Having no hospital, Cleveland found itself in a poor position to deal with the illness and large numbers of riverboat accidents resulting from its position as a hub to the American West. The outbreak of the American Civil War presented the additional dilemma of treating returning soldiers who had been wounded in battle, needing immediate medical attention and long term nursing care. After discussion between Rappe and Bissonette, along with Gustave E. Weber, a prominent retired Army surgeon, it was felt that the time was opportune to open another hospital. The bishop approached the City Council in May 1863, proposing that the city build a hospital to care for returning veterans, which the Sisters of Charity would staff. After vocal opposition to the proposal by the press, which cited that one-tenth of taxpayers were Roman Catholic, the council rejected the offer.

Rappe then returned with a second proposal that he build the hospital and provide Religious Sisters to staff it, on the condition that the city provide adequate financial support. This proposal was accepted. The bishop then undertook the task of building the hospital. Land was acquired at a cost of $10,000, and the hospital was erected at a cost of $72,000, of which $42,000 came from public funds. St. Vincent Charity Hospital began operations on October 10, 1865.

==Growth==
Under Weber, who became the hospital's first chief of staff, it soon opened a medical school, Charity Hospital Medical College, which awarded its first medical degree - the first awarded in Cleveland - in 1867. In 1881, the school became a founding member of the Western Reserve Medical Department, which eventually became the Case Western Reserve University School of Medicine. A nursing school was opened to help staff the hospital's work in 1898, and two of the Sisters of Charity became among the first women in Ohio to be certified by the State Board of Pharmacy.

In 1952 a new building was opened for the hospital. This included Rosary Hall Solarium, dedicated to the care of alcoholics, a service pioneered through the work of Sister Ignatia, C.S.A., a co-worker with the founders of Alcoholics Anonymous.

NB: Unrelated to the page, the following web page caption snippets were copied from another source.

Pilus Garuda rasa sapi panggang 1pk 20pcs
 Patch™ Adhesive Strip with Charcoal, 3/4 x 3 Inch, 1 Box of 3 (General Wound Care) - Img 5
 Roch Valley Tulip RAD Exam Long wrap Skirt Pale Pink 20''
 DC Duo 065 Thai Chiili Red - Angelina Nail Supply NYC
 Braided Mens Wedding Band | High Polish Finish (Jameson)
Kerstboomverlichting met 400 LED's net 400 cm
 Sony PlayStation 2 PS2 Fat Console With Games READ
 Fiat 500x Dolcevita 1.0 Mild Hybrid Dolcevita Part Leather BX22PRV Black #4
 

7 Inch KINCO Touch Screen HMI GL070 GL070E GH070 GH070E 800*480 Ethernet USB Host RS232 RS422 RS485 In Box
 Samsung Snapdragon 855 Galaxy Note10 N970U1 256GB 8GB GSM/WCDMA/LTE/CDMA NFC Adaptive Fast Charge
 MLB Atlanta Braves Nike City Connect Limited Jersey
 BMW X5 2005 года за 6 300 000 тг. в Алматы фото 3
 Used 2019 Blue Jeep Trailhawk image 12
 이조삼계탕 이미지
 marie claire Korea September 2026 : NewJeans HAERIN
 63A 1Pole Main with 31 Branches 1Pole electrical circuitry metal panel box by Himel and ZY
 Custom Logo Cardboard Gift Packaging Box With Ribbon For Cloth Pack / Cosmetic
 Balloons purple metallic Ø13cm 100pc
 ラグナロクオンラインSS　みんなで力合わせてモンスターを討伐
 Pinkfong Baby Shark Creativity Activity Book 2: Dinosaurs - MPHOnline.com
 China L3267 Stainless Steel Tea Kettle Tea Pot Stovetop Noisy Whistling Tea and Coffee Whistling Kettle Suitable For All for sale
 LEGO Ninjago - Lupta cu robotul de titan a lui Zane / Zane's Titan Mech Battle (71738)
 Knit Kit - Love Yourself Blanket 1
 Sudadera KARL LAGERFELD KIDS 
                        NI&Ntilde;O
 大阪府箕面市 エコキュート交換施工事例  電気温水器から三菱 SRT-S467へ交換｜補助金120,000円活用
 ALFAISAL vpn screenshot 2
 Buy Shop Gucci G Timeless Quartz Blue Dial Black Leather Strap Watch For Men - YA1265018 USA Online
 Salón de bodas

In 2010, the hospital was renamed to St. Vincent Charity Medical Center, after the Sisters of Charity Health System regained full ownership of the hospital. In 2019, Janice Murphy was named president and CEO of the medical center.

In the Fall of 1965, Hollywood director Billy Wilder had scenes filmed in Cleveland for his 1966 film “The Fortune Cookie” starring Jack Lemmon and Walter Matthau. It was the first pairing of the acting duo in a movie. Several exterior scenes of St. Vincent Charity Hospital were filmed by Wilder
for the movie, which was renamed “St. Mark Hospital” in the film.

==Present-day healthcare services==
With seismic shifts in healthcare and the COVID-19 pandemic, a challenging environment arose that would no longer allow the system to offer traditional acute care hospital service. In 2022 St. Vincent downsized to about 100 caregivers, including clinical and non-clinical staff, from 1,442 people employed in 2019; after eliminating all overnight hospital beds, St. Vincent Charity Medical Center continued to provide urgent care, outpatient mental health and addiction services.

The hospital building was demolished in the Summer of 2025 to make way for a new Health Hub concept by the Sisters of Charity Health System to be built in the same general geographic area of downtown Cleveland.